Une guerre informationnelle où les parties s’affichent
Paradoxalement, la guerre informationnelle autour de la consommation du lait, est un rapport de force où les partis s’affichent sans discrétion. Ce qui marque par ailleurs ce conflit, c’est le fait que les moyens de communication de lutte utilisés par les deux camps sont très simples, et donc adaptés aux enfants. Les petites plaquettes et jeux proposés par la CNIEL dans les écoles montrent principalement une grande réflexion des lobbies pour atteindre les enfants, pour qu’ils les considèrent comme une vérité générale, en vue d’en parler aux parents (qui naturellement veulent le bien de leurs enfants).

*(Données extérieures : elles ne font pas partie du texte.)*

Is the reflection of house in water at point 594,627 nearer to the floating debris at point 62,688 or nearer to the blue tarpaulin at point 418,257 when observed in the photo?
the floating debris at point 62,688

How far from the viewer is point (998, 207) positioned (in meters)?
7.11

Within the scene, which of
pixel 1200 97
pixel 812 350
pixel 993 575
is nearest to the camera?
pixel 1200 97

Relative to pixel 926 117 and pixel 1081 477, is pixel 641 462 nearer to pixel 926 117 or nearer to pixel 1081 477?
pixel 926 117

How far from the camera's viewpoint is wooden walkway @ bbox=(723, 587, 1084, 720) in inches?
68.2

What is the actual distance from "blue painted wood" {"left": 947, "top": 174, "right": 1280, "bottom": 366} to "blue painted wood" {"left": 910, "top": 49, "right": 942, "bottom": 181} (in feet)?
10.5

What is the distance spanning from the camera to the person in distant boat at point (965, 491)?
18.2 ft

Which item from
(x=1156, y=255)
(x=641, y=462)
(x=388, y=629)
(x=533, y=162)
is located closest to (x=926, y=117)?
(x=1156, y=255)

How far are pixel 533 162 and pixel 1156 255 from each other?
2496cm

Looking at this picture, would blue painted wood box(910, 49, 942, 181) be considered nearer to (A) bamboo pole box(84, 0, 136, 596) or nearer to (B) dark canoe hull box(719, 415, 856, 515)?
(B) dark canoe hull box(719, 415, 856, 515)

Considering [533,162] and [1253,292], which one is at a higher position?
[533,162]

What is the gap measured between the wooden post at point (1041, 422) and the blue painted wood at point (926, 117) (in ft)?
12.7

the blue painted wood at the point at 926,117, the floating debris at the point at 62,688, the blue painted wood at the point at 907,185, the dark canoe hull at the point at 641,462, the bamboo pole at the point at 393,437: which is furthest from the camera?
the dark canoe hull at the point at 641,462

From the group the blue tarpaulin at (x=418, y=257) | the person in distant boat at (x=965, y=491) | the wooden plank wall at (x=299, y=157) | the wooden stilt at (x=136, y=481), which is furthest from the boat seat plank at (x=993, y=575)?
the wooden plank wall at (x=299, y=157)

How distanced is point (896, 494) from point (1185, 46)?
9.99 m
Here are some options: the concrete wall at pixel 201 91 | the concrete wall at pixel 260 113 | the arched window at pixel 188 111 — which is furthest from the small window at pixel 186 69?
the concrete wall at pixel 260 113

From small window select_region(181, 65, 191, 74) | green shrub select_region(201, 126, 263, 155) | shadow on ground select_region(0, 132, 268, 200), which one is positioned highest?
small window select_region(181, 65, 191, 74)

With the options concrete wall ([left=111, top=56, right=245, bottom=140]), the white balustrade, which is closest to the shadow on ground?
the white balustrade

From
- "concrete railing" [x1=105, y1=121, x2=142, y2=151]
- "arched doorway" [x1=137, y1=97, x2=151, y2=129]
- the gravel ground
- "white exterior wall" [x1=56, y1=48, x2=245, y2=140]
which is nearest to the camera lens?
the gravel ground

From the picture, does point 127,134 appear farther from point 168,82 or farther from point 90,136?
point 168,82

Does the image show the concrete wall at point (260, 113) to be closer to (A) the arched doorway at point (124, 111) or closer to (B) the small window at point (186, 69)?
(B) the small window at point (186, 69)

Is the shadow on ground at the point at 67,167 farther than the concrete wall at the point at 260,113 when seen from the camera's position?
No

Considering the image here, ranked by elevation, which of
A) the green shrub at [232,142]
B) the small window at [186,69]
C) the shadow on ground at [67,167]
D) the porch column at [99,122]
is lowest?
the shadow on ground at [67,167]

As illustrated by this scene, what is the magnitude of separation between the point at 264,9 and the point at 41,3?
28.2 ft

Depuis plus d’un an, le financement de chaînes YouTube, est un vecteur bien choisi aujourd’hui. Les célèbres Mister V et Théo Juice ont fait une vidéo sur ce sujet, ou les Produits laitiers commentent en affichant leur financement à l’origine de la vidéo. Sur Twitter on peut voir des commentaires des produits laitiers permettant de s’interroger sur le financement du « tour de France » de Loris Giuliano. Le youtubeur se cache à peine d’être financé, puisqu’il l’affiche clairement (verre de lait en main) dans plusieurs vidéos, notamment celle sur les sites de rencontre à Lille. Enfin, les nombreux nouveaux journaux et blogs (facile d’accès et destinés aux plus jeunes), sont affiliés d’une manière ou une autre à la sphère écologiste, vegan, et tout ce qui touche aux nouvelles tendances de consommations alimentaires. Ces sites d’informations reprennent en cœur au même moment l’information, ce qui peut nous faire douter quant à leurs interconnexions.
Bien que les « anti-lait » affichent une volonté de ne pas communiquer sur la cible des enfants, cependant, nous pouvons clairement voir que leurs moyens de communications sont également adaptés aux enfants. Le centre du combat cognitif s’étant déplacé, tous les lobbies alimentaires de quel côté que ce soit ont intégré les dynamiques d’influence autour des enfants et les problématiques qui y sont associées. Ce combat scientifique mute aujourd’hui vers un combat de responsabilité sociale, à l’heure du tribunal médiatique. C’est sur ce sujet-là que les partis considérés comme « anti-lait » ont déjà gagné la bataille de l’information, en jouant sur tous les nouveaux moyens de communication et les subtilités du discours associées à cette guerre de l’information. Présent à 360°, les « antis-lait » obligent les lobbies laitiers à quitter le secteur des écoles, pour se mettre en conformité avec les opinons grandissantes.
Jean-Théophane Soviche
Bibliographie :
Gérard Debry, Lait, nutrition et santé, Lavoisier, 2001.
Gilles Guellier, La vache qui pleure ! Retour au lait naturel, une question de santé, Nouveau Monde Editions, 2016.
Thierry Souccar, Lait mensonge et propagande, Thierry Souccar éditeur– 2008.